Answer to the marbles in Brownian motion puzzle…
The easiest way to think about this problem is not to think of number of marbles in each color but the differences in number between colors. Let’s say “a”, “b” and “c” are the pairwise differences in colors. Their values are 10, 10 and 20 to begin with.
Let’s see what happens whenever there is a “hit”.
If the marbles are of same colors, of course no change in count happens – so a, b and c remain the same.
If the marbles are of different colors – then those two colors go down by 1 each and the third color goes up by 2. Which means the pairwise differences either remain the same (the two colors that hit) or they change by 3 (one color goes down by 1 and the resulting color goes up by 2).
So, the first concept to realize is that a, b and c always change in steps of 0 or steps of 3. There are no other step changes they can have.
Now, let’s say what if the marbles actually did become all of one color. What as the step right before it? We would have had to have all marbles of the same final color excepting two – one each of the other two colors. Thus if finally everything is green, in the penultimate step, there has to be one red, one blue and rest green. The red hits the blue to become green.
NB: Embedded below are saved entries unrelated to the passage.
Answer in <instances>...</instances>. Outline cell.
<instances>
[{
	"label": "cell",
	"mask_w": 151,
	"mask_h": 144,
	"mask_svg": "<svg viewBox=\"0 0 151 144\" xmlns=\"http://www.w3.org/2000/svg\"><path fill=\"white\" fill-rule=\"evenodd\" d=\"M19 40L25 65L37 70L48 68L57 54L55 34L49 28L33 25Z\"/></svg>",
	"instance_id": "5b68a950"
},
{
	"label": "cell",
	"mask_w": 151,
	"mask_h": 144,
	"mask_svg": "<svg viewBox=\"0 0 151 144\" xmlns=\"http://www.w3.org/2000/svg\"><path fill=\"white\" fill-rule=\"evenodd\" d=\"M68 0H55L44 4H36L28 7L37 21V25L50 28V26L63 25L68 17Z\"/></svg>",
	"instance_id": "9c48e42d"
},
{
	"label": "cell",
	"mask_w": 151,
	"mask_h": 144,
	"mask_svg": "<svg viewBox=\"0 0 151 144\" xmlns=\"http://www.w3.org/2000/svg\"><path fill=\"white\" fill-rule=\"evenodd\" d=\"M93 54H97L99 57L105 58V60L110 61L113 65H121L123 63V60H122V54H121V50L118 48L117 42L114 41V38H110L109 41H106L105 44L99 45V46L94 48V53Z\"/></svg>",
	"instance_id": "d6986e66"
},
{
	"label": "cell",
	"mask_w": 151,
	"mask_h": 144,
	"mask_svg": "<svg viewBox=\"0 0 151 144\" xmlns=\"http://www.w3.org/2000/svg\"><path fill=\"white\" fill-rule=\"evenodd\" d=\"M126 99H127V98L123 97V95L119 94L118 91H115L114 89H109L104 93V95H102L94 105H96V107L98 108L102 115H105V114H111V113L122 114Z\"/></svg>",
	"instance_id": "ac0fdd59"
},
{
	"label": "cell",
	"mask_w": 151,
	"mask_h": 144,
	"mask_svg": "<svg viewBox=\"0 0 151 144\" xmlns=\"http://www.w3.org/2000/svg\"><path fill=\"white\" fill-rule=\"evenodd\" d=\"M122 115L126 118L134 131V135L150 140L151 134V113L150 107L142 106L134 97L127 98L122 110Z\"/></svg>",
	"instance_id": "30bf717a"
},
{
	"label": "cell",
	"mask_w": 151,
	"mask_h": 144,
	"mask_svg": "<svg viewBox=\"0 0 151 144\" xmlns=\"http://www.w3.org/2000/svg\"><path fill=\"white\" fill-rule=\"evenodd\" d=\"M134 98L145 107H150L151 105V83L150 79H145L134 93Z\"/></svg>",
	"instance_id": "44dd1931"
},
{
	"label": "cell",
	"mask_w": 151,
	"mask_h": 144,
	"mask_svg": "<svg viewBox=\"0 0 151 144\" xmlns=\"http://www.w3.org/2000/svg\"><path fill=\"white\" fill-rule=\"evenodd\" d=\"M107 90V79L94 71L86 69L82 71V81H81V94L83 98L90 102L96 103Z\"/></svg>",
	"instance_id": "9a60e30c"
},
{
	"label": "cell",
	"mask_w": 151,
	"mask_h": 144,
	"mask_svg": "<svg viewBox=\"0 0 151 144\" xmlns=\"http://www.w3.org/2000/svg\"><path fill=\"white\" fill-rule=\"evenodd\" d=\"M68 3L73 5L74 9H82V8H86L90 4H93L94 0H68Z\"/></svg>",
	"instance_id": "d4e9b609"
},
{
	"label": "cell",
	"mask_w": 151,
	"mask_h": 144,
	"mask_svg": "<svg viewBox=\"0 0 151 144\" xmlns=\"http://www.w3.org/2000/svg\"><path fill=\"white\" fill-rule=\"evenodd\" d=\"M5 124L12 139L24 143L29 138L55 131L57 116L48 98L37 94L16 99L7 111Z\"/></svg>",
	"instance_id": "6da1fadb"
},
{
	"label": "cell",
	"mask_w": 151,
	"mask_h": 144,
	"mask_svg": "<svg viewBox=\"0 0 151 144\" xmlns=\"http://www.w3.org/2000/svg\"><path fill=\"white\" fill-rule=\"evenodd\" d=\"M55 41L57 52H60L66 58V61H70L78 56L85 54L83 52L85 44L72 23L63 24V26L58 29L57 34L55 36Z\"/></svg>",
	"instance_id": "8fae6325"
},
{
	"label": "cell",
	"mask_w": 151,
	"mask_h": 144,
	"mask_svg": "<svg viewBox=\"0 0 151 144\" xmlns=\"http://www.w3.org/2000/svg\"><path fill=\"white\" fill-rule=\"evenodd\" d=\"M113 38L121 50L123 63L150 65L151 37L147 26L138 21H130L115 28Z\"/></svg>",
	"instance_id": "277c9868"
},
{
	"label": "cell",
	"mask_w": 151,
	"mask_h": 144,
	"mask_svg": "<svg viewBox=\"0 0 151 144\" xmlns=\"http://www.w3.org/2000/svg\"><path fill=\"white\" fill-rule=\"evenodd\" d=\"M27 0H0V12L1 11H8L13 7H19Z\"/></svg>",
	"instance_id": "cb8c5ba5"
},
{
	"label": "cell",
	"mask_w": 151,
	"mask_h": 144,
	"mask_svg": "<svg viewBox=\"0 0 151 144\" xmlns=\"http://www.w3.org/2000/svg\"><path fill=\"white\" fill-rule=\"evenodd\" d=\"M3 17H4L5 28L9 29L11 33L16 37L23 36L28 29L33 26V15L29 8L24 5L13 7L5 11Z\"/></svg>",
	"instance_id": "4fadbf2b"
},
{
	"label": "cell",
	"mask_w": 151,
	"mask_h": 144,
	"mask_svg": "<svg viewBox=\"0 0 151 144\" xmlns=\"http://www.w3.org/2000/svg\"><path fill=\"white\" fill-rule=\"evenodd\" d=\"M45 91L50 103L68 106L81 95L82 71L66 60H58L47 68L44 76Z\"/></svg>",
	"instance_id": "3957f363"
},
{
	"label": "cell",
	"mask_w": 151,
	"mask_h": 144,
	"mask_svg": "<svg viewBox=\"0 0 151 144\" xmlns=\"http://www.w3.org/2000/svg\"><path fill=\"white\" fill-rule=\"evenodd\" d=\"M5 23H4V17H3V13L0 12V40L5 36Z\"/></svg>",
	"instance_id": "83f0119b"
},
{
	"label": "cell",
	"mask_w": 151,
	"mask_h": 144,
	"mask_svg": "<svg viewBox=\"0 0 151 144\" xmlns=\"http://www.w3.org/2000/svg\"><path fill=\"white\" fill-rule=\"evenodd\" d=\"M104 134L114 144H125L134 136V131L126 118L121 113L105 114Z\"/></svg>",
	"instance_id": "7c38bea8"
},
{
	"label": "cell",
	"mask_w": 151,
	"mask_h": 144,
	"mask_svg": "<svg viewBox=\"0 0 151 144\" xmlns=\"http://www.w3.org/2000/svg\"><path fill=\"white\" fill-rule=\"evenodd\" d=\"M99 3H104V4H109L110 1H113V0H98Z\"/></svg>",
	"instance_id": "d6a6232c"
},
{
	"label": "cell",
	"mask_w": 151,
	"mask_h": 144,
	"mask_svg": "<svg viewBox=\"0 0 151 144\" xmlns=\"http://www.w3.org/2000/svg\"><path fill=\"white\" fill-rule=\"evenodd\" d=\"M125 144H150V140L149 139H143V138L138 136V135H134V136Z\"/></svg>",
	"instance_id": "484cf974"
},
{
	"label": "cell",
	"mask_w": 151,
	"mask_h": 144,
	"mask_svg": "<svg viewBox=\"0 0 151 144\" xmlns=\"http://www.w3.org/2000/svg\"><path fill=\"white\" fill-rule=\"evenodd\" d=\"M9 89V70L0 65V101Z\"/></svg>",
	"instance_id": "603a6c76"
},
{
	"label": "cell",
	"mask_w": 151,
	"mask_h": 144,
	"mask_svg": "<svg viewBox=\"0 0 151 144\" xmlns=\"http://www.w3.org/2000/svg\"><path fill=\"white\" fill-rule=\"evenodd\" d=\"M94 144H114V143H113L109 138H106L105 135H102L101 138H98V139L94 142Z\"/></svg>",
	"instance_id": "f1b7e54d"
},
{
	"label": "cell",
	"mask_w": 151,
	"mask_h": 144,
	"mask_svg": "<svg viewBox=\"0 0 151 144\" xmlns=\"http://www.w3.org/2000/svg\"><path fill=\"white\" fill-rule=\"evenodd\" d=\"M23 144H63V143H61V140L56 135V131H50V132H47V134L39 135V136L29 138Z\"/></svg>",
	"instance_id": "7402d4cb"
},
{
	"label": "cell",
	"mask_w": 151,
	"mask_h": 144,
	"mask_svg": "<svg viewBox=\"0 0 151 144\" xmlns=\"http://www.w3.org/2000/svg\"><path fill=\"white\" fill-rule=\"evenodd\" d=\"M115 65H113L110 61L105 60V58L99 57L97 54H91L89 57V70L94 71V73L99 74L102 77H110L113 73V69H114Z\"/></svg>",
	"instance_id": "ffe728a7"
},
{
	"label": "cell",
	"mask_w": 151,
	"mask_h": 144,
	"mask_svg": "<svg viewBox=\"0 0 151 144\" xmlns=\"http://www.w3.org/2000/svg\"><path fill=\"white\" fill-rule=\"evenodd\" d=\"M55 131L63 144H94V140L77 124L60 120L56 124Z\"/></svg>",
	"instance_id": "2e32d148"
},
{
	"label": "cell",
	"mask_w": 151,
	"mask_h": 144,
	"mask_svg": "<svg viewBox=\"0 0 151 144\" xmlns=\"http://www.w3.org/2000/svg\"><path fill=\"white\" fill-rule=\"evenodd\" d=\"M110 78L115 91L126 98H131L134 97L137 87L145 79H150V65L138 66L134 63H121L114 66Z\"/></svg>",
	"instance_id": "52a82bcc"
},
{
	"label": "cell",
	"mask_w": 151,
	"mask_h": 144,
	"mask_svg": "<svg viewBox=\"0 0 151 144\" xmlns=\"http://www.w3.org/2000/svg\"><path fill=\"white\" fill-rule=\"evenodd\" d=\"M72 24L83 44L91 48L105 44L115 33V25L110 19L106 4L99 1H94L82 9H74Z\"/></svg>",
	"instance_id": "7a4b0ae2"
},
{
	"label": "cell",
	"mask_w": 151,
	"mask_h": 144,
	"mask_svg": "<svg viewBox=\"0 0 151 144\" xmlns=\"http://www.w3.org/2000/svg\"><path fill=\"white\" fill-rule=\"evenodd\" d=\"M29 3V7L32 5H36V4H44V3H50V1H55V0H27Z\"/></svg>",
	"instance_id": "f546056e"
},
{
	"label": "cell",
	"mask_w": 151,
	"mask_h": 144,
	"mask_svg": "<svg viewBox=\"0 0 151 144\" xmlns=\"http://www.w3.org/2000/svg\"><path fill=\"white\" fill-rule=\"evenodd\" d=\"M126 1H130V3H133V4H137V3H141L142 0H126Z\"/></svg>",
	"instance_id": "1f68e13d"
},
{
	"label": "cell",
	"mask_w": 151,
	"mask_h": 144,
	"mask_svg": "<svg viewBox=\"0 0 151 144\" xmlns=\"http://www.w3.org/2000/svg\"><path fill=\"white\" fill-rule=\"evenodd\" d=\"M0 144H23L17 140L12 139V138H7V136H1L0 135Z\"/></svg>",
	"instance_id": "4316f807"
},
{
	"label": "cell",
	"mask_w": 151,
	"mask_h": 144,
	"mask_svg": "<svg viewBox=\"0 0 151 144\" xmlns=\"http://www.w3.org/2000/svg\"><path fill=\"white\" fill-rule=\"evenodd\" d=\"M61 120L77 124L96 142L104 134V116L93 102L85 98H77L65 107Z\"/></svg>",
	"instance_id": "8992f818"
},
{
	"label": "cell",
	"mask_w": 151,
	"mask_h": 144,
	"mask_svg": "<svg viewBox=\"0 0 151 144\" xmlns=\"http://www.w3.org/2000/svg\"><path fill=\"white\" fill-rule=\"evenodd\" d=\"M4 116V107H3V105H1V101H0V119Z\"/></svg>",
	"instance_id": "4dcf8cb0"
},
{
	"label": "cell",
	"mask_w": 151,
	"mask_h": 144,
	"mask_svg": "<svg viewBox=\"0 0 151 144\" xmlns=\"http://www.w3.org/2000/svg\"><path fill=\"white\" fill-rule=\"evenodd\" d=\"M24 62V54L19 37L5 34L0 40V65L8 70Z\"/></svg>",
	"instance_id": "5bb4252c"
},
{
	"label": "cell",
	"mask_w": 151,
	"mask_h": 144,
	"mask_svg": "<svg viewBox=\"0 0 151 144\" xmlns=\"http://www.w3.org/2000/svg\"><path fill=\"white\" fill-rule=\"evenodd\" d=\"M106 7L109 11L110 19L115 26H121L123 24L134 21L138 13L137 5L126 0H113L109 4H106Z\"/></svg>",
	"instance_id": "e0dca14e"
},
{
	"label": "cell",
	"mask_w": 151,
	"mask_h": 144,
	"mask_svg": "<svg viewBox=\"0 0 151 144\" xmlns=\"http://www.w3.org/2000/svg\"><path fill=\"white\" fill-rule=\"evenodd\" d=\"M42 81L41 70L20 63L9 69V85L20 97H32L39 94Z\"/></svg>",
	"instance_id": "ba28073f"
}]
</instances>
Note that in that penultimate step, the pairwise difference between two colors (that have one marble left each) is 0. And that is the second concept to realize.
Now putting these two concepts together…
Well, we started with a, b and c being 10, 10 and 20. Going in steps of 0 and 3, can any of these numbers ever get to 0? No. Therefore it will never reach the penultimate step.
Which means the marbles will never be of the same color !!